Automated organization design for multi-agent systems
Journal or Book Title
AUTONOMOUS AGENTS AND MULTI-AGENT SYSTEMS
The ability to create effective multi-agent organizations is key to the development of larger, more diverse multi-agent systems. In this article we present KB-ORG: a fully automated, knowledge-based organization designer for multi-agent systems. Organization design is the process that accepts organizational goals, environmental expectations, performance requirements, role characterizations, and agent descriptions and assigns roles to each agent. These long-term roles serve as organizational-control guidelines that are used by each agent in making moment-to-moment operational control decisions. An important aspect of KB-ORG is its efficient, knowledge-informed search process for designing multi-agent organizations. KB-ORG uses both application-level and coordination-level organization design knowledge to explore the combinatorial search space of candidate organizations selectively. KB-ORG also delays making coordination-level organizational decisions until it has explored and elaborated candidate application-level agent roles. This approach significantly reduces the exploration effort required to produce effective designs as compared to modeling and evaluation-based approaches that do not incorporate design expertise.

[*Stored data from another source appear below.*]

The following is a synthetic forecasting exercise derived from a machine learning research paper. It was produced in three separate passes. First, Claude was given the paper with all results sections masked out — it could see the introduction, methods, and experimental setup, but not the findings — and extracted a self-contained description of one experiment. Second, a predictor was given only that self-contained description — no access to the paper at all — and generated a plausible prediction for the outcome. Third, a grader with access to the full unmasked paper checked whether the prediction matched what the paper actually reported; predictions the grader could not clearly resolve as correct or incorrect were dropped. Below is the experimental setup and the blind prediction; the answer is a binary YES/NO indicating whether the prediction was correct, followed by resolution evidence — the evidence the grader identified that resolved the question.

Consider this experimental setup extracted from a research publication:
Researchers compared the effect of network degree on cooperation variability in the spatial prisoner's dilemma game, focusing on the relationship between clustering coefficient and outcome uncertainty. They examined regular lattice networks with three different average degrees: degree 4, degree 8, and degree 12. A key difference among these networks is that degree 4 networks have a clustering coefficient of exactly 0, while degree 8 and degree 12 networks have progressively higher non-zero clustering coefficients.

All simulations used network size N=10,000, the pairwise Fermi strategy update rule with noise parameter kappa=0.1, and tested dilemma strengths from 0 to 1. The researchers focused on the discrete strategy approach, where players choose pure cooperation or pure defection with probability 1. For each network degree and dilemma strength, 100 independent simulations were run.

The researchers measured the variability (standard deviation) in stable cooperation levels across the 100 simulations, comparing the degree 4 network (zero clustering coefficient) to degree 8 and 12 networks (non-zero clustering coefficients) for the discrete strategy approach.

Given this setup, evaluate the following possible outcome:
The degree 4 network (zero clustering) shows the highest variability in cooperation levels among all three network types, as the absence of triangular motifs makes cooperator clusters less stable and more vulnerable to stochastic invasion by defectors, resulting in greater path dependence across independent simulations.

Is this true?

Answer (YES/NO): NO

KB-ORG designs are not restricted to a single organization form such as a hierarchy, and the organization designs described here contain both hierarchical and peer-to-peer elements. We use examples from the distributed sensor network (DSN) domain to show how KB-ORG uses situational parameters as well as application-level and coordination-level knowledge to generate organization designs. We also show that KB-ORG designs effective, yet substantially different, organizations when given different organizational requirements and environmental expectations.
Sims, M; Corkill, D; and Lesser, V, "Automated organization design for multi-agent systems" (2008). AUTONOMOUS AGENTS AND MULTI-AGENT SYSTEMS. 769.